=== DATASET ===
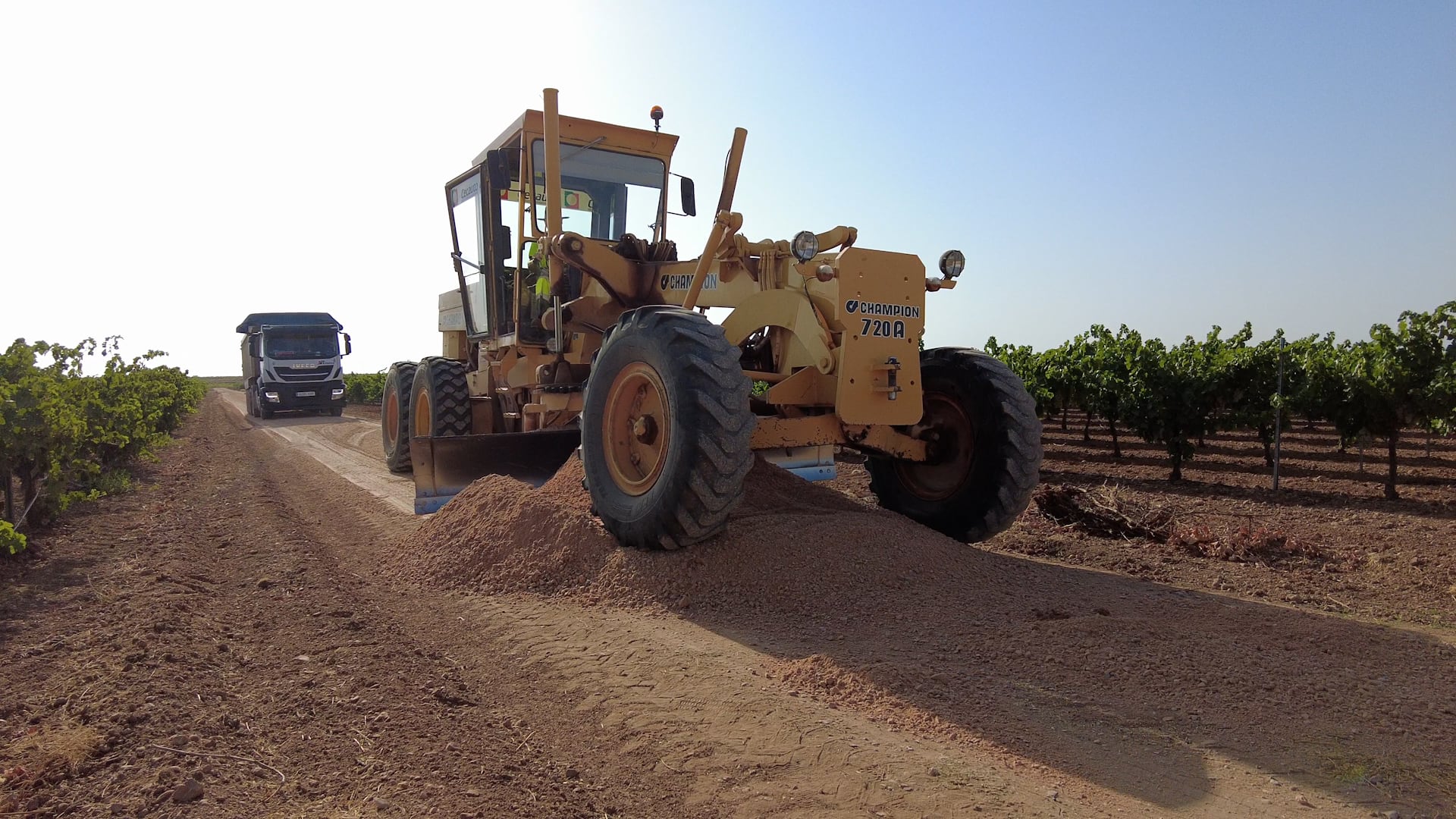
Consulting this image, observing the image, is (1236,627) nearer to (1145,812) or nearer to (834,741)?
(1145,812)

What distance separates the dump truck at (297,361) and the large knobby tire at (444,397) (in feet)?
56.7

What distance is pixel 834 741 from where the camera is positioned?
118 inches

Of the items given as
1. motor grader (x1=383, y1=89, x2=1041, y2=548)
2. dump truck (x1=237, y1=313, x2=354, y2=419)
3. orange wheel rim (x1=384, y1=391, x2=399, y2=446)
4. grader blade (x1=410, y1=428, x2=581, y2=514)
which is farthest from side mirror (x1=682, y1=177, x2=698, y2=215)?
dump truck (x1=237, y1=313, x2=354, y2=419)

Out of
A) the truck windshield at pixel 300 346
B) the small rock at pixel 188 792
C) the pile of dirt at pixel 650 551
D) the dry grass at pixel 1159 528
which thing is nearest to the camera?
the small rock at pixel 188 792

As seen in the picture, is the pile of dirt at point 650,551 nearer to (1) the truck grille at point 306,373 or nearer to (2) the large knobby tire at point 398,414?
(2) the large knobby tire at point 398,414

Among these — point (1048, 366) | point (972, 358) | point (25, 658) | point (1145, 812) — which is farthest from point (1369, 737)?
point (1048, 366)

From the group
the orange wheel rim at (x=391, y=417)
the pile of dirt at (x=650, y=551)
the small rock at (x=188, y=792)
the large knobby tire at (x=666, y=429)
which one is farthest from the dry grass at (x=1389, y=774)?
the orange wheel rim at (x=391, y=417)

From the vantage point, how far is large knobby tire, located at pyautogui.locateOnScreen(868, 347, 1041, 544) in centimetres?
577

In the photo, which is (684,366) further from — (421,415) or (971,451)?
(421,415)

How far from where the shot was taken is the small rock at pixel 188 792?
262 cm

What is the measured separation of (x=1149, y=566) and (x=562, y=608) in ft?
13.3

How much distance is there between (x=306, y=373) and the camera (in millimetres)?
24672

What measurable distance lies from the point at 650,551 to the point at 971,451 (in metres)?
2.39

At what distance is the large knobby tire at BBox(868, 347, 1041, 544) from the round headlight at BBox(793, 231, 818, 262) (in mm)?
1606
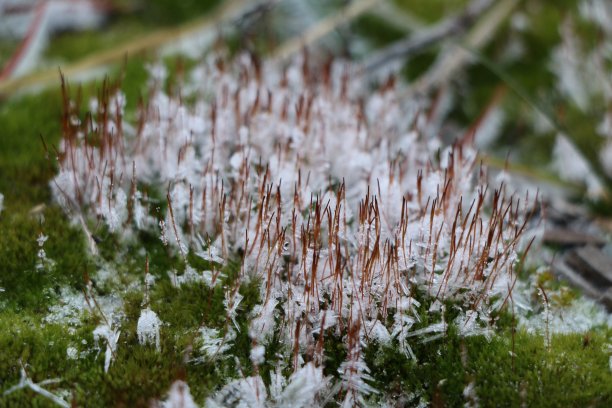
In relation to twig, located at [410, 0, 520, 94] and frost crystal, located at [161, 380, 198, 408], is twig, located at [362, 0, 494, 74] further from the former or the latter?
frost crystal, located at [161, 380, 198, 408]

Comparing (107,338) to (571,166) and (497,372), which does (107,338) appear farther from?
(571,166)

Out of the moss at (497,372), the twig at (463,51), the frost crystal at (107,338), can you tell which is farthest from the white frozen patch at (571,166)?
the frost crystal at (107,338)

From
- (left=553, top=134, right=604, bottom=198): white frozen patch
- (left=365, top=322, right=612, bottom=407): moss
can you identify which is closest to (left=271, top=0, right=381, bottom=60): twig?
===
» DESCRIPTION OF THE TASK
Arrange the lines of the records from the line containing "What is the" through the end of the records, inclusive, as a Markdown table with the columns Row and Text. Give each line its own row number, leave out blank lines, and leave the pictures out of the table.

» EXERCISE ANSWER
| Row | Text |
|---|---|
| 1 | What is the measured separation of (x=1149, y=566) and (x=562, y=608) in ft? |
| 2 | 13.3 |
| 3 | How much distance is there between (x=306, y=373) and the camera (in millimetres)? |
| 4 | 24672 |
| 5 | What measurable distance lies from the point at 650,551 to the point at 971,451 (in metres)? |
| 6 | 2.39 |
| 7 | At what distance is the large knobby tire at BBox(868, 347, 1041, 544) from the round headlight at BBox(793, 231, 818, 262) (in mm)? |
| 8 | 1606 |
| 9 | In relation to twig, located at [410, 0, 520, 94] and frost crystal, located at [161, 380, 198, 408], is twig, located at [362, 0, 494, 74] further from the former or the latter? |
| 10 | frost crystal, located at [161, 380, 198, 408] |
| 11 | Comparing (107,338) to (571,166) and (497,372), which does (107,338) appear farther from? |
| 12 | (571,166) |
| 13 | Out of the moss at (497,372), the twig at (463,51), the frost crystal at (107,338), can you tell which is farthest from the white frozen patch at (571,166)? |
| 14 | the frost crystal at (107,338) |
| 15 | From |
| 16 | - (left=553, top=134, right=604, bottom=198): white frozen patch |
| 17 | - (left=365, top=322, right=612, bottom=407): moss |
| 18 | can you identify which is closest to (left=271, top=0, right=381, bottom=60): twig? |